Find all lines below containing the string "header" and return them.

Records to use: Begin

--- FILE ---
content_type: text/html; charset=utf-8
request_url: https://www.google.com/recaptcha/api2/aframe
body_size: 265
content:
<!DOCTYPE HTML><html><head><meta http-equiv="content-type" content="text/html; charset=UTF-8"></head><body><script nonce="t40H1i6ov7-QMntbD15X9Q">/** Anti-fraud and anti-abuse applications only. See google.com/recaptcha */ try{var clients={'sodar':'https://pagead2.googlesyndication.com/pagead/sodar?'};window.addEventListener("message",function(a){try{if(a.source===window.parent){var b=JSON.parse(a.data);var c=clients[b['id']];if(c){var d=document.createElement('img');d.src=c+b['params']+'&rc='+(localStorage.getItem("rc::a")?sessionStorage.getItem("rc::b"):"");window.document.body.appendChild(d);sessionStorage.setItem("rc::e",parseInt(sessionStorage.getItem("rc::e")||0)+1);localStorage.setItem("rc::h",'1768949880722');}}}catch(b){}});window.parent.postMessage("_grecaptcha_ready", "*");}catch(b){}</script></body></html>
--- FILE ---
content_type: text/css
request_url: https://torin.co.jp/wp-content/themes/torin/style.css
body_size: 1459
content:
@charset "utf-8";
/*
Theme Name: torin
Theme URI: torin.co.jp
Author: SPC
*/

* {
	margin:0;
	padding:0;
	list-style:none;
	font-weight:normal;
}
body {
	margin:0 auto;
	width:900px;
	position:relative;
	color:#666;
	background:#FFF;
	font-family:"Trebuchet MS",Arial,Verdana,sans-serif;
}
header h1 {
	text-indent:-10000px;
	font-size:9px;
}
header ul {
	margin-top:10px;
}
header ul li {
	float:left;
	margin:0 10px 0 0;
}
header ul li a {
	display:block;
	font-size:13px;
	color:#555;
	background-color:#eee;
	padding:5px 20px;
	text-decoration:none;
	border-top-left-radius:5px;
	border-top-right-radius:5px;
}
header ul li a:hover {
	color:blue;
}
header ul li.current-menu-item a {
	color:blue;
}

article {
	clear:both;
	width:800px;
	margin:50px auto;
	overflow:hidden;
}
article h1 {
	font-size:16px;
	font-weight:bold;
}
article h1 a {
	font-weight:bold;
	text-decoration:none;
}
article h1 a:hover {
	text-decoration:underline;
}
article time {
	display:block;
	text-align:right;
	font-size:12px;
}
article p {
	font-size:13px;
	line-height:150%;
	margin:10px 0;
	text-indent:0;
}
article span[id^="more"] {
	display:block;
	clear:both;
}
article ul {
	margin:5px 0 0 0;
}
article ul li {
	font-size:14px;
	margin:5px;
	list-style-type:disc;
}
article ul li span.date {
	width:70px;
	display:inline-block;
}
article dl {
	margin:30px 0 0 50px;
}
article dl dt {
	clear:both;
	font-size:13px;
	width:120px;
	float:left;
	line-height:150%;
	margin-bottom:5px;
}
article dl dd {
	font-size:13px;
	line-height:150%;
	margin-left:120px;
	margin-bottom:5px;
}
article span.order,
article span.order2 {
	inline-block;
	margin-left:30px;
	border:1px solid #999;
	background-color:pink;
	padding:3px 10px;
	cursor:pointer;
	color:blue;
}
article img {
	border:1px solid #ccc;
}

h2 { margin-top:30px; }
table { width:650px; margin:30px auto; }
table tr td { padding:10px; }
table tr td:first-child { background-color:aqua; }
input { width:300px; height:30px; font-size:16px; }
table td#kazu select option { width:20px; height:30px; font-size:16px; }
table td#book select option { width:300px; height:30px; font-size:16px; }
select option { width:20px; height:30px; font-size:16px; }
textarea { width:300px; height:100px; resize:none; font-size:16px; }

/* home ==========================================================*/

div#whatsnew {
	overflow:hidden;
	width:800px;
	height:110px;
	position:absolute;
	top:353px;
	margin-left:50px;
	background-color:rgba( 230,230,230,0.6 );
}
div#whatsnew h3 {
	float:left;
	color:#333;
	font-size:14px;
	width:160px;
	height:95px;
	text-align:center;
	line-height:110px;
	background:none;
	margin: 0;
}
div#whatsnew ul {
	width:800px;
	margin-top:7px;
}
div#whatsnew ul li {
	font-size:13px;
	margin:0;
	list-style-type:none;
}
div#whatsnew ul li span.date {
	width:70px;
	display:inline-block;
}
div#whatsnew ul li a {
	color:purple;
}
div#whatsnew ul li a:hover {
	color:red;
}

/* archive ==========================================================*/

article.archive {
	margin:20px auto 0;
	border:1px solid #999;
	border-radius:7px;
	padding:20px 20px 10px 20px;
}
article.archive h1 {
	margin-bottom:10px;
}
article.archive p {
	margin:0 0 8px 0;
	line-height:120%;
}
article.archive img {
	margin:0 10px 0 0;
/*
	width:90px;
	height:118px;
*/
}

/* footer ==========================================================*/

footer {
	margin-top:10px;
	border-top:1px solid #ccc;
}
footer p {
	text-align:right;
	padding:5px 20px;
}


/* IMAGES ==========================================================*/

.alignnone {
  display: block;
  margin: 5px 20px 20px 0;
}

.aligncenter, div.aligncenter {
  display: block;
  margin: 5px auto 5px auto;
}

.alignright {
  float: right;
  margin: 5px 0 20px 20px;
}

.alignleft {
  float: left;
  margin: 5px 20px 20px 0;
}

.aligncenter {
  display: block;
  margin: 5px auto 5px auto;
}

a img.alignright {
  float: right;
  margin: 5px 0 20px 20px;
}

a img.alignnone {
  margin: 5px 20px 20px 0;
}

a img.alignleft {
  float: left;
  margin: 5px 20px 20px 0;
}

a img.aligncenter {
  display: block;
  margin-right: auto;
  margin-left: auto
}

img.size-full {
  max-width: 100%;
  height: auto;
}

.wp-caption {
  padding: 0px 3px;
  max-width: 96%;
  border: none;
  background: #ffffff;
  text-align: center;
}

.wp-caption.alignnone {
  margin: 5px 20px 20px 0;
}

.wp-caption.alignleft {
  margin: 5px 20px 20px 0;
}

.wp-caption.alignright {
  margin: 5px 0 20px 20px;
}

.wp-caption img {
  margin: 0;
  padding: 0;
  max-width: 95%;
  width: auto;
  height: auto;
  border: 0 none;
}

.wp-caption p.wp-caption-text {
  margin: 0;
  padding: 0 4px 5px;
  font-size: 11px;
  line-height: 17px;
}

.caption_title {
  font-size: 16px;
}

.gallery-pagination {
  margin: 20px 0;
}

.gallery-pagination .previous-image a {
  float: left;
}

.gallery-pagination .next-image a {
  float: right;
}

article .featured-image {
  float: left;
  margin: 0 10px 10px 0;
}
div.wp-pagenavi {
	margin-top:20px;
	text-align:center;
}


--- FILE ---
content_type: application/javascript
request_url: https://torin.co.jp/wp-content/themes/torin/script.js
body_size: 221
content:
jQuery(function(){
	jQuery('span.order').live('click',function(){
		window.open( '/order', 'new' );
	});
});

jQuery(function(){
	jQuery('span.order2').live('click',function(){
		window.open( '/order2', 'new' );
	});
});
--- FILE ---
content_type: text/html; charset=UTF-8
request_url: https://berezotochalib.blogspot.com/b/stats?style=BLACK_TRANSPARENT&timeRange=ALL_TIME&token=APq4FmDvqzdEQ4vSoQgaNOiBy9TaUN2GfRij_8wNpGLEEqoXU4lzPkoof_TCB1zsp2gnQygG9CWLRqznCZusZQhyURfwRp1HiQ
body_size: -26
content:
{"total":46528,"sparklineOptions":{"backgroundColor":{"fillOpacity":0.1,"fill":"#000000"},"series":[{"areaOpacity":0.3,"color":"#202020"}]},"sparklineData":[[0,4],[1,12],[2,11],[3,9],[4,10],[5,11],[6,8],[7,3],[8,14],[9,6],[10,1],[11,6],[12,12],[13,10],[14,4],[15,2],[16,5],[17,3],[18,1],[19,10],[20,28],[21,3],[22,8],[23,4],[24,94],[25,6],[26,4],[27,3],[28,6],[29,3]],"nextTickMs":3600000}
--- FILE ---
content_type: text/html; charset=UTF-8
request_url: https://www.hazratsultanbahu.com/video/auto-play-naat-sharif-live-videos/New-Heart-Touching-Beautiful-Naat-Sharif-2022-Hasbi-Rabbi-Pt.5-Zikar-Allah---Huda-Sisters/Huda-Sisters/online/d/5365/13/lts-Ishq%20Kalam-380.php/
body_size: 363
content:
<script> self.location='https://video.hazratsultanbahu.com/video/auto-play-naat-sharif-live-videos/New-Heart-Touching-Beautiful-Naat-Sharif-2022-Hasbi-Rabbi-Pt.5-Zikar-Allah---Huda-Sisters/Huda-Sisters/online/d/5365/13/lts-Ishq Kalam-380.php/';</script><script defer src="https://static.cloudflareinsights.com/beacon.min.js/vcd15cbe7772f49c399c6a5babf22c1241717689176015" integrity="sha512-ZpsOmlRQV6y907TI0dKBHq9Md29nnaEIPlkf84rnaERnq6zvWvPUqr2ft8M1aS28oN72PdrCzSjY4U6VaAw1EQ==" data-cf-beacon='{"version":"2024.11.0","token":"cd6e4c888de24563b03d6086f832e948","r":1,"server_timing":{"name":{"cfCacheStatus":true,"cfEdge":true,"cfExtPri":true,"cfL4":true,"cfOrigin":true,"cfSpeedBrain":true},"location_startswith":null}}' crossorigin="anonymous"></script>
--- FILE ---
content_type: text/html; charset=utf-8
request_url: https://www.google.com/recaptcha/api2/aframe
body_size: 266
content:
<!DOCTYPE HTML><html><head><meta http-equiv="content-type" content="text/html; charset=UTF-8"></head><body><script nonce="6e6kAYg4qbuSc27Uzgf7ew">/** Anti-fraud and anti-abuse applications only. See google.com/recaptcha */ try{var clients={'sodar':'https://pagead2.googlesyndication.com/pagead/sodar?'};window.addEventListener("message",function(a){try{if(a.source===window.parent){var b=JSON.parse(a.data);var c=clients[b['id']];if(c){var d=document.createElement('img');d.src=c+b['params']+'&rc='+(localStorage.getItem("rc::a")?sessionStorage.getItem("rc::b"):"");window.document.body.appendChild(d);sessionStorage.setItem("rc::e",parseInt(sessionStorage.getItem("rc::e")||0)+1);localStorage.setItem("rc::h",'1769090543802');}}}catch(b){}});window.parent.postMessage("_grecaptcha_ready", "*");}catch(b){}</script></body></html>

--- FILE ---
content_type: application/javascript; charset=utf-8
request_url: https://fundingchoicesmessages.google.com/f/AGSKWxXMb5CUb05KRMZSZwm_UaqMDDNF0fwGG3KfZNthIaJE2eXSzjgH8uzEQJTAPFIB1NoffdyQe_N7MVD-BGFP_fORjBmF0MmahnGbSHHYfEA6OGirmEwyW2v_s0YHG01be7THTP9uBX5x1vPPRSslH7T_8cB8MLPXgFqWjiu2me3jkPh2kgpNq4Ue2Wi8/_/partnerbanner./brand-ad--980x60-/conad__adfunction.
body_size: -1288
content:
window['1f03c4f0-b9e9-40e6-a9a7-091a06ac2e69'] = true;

Records to use: End

[Expected output]:
header h1 {
header ul {
header ul li {
header ul li a {
header ul li a:hover {
header ul li.current-menu-item a {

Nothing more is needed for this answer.